From the technical point of view such a migration ought to be easy and painless. It would only be a matter of turning off the PDX mechanism and the document flow should easily proceed within the existing DAS connections.
Maybe USPTO was holding back a bit on such a migration to see how the Japan migration went. If that was USPTO’s reason for holding back on the China and Korea migrations, then USPTO might as well proceed.
What makes me say this is that the sky did not fall. Three weeks ago was the day that USPTO pulled the plug on its PDX-Japan connection, and there was no outcry. I know this because I follow quite a few patent practitioner discussion groups and listservs (and indeed my firm hosts several patent practitioner listservs) and if there had been any side effects from the Japan-DAS migration, I am pretty sure I would have heard about it. The members of the listservs are not shy and if they had wanted to share any complaints they would have done so.
I also spent the last five days hanging out with, and talking with, the couple of thousand patent practitioners who attended the AIPLA annual meeting in Washington. These practitioners likewise are not shy and would have said something if they had thought there was a problem with the Japan-DAS migration.
Put plainly, USPTO got it right. USPTO correctly handled whatever its internal computer system needs were to make this PDX-to-DAS transition work. And USPTO did an exemplary job of communicating the transition, well in advance, to its customers (the patent practitioners). The fact that USPTO got those two things right prompts me to speculate that USPTO also probably did a good job of prepping the EBC for the calls that it might receive about the transition.

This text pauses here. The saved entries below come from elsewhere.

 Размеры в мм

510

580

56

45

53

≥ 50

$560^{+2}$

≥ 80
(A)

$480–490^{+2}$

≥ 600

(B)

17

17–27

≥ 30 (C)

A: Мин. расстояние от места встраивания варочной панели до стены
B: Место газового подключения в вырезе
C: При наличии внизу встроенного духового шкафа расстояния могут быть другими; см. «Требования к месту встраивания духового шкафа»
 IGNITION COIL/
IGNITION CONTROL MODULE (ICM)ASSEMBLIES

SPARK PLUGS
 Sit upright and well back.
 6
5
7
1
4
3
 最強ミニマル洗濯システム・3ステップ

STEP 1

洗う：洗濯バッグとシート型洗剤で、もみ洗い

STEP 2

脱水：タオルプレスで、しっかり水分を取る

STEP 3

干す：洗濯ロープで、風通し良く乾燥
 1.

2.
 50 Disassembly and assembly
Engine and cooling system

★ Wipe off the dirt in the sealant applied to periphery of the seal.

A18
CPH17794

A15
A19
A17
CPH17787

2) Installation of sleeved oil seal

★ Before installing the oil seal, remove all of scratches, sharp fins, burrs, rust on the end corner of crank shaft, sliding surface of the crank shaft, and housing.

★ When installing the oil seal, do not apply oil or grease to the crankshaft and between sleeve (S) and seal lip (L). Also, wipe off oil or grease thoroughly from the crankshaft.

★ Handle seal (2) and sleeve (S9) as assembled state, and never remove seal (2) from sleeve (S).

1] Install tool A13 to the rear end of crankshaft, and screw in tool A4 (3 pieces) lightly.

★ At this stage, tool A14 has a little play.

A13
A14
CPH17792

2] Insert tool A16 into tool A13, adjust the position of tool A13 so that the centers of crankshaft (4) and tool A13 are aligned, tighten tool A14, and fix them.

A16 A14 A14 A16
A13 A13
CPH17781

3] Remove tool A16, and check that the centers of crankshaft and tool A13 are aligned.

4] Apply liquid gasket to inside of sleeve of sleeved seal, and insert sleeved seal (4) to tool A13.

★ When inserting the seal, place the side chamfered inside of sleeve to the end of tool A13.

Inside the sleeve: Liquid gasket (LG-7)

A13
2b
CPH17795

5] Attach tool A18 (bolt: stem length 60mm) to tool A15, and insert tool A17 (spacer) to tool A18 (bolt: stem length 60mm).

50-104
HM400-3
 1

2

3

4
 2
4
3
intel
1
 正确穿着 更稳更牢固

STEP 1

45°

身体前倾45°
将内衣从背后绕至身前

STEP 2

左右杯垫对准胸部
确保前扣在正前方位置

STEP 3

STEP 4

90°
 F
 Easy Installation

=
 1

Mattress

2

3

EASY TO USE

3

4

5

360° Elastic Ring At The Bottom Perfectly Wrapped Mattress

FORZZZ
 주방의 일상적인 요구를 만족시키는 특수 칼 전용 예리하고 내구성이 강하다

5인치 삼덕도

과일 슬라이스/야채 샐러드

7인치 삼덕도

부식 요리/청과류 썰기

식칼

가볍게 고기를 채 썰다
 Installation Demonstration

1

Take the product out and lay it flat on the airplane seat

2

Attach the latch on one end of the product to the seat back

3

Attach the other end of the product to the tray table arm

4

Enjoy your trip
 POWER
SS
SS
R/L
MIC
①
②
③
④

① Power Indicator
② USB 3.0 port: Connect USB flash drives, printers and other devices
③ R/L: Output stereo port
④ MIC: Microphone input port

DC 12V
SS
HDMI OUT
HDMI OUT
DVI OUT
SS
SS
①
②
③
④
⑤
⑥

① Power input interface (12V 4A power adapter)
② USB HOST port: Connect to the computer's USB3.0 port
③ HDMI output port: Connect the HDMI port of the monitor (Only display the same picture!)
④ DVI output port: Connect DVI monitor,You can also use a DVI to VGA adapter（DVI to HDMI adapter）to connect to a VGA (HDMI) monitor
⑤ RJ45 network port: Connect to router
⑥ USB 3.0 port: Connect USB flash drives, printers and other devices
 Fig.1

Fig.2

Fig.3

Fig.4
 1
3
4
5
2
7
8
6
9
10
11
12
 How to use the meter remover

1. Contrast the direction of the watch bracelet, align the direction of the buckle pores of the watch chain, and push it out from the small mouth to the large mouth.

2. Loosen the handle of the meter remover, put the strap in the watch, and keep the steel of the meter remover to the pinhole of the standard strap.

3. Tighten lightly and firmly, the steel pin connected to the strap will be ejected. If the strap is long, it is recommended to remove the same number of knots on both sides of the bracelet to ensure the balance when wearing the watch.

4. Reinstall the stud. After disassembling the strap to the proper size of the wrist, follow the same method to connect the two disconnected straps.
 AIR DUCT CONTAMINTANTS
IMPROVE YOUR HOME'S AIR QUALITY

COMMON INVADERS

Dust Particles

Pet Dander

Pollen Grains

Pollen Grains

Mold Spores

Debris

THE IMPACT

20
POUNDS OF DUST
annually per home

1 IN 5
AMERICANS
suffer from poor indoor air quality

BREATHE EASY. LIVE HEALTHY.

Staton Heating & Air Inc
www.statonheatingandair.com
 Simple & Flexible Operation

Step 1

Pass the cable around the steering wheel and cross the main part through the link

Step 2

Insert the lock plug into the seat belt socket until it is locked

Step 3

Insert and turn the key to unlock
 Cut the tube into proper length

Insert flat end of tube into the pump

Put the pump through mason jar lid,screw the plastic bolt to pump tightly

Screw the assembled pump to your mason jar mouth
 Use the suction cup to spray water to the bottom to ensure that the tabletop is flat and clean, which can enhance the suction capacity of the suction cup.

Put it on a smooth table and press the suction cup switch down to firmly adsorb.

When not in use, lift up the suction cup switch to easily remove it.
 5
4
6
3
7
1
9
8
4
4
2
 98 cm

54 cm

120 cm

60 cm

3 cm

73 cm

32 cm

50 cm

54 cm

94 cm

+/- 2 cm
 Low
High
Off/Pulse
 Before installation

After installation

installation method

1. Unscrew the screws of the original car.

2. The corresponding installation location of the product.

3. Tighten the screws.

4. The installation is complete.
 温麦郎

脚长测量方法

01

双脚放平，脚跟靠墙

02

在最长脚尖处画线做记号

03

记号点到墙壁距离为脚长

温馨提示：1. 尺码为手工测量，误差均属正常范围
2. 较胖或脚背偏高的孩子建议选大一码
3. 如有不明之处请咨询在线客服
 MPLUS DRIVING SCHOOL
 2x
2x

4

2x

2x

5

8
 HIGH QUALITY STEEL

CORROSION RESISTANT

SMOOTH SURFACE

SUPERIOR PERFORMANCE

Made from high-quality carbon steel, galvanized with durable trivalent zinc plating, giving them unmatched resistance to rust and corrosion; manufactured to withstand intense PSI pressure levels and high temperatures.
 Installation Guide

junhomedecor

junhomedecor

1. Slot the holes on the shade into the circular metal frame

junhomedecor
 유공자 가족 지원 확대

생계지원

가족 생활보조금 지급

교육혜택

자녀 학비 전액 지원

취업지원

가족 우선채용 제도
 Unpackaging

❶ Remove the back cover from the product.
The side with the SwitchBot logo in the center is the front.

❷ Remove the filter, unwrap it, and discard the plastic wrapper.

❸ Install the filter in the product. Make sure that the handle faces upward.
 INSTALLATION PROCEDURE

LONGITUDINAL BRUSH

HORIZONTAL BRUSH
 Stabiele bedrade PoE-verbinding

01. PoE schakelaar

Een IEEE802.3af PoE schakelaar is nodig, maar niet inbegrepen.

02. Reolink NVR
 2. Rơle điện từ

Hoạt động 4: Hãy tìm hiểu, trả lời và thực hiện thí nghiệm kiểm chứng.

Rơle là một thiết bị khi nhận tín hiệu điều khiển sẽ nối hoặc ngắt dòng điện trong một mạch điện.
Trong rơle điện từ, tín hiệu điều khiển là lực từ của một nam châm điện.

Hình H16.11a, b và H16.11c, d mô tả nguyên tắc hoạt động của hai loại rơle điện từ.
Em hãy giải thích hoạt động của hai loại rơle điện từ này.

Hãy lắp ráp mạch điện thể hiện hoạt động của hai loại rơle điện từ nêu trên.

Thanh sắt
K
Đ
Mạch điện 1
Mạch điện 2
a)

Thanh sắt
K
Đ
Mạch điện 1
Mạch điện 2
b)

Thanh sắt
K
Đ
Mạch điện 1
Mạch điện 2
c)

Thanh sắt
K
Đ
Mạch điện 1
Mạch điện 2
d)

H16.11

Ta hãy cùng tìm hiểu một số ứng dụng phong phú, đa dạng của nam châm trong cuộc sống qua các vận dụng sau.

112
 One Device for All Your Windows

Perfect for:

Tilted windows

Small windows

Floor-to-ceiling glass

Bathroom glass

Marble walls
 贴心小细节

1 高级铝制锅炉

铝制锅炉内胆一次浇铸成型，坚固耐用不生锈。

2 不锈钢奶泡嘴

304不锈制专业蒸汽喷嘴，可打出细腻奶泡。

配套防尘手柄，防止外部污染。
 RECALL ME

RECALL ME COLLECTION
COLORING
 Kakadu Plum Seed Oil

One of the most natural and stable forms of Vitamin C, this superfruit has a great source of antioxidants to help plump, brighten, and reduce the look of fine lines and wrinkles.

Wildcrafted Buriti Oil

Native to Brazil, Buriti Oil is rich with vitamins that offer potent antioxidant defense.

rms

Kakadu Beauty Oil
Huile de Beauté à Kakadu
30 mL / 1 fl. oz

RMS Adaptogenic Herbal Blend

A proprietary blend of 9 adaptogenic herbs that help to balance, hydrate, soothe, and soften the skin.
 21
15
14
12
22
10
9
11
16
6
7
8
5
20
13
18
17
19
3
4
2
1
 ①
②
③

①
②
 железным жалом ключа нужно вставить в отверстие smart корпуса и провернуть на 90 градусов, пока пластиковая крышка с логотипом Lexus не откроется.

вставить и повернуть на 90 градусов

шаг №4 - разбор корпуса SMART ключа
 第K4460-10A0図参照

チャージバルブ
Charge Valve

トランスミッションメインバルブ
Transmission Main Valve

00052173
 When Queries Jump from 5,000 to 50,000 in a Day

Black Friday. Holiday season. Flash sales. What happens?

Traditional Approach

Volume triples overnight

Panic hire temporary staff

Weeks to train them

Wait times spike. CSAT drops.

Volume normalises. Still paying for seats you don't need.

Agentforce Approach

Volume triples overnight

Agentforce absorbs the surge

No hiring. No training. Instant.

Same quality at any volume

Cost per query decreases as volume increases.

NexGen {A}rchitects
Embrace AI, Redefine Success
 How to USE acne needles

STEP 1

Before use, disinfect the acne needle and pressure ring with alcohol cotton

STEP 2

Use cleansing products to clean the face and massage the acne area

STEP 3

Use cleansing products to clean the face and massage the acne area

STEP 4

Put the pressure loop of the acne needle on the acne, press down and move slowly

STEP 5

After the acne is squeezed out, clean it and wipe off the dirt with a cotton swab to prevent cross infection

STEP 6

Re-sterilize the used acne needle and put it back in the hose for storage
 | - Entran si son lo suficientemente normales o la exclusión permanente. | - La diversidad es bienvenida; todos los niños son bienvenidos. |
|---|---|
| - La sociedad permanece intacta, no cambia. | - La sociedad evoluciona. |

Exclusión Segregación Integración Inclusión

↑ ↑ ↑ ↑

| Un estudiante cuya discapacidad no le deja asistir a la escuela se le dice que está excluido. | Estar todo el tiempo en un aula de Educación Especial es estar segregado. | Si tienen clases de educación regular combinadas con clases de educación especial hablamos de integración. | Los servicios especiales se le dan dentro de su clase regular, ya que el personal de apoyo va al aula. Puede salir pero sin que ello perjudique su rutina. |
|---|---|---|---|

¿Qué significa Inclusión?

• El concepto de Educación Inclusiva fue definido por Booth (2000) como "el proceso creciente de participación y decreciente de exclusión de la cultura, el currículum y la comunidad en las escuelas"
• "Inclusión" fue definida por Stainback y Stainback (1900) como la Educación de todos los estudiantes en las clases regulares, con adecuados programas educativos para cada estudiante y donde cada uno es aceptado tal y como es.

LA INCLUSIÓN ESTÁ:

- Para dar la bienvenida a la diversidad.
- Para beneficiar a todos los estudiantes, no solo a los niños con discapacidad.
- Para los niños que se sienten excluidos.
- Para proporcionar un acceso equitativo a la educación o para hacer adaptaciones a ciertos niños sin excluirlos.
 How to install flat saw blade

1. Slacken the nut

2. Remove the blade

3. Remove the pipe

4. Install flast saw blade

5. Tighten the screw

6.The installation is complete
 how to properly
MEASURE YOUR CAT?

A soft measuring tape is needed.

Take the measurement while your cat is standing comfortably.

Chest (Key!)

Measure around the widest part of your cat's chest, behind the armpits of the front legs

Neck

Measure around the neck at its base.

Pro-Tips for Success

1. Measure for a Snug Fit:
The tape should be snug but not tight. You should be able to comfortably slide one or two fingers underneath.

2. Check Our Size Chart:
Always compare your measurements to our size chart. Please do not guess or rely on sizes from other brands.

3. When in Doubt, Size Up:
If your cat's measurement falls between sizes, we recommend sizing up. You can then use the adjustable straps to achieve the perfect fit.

So now the action steps are clear. USPTO ought to carry out similar PDX-to-DAS migrations for the China and Korea document flows. This will offer the many user benefits of DAS (as compared with PDX) for those document flows, just as it already has for the Japan-US document flow.
My interest in this is not an idle interest. I have had a handful of PDX problems in recent months involving document flows between China and the US. With these problems it has been nearly impossible to pinpoint the problem — was the problem caused by the Chinese client? by Chinese counsel? By the Chinese patent office? By the US patent office? It has been impossible to investigate independently, and one of the PDX problems is outstanding even now, more than a year after it first arose.
In contrast, if USPTO had already migrated the document flows to DAS, I would long ago have been able to pinpoint the source of the problem. The electronic certified copies would long ago have gotten transmitted to where they needed to be.
Let’s see how long it takes USPTO to carry out this PDX-to-DAS migration for China and Korea.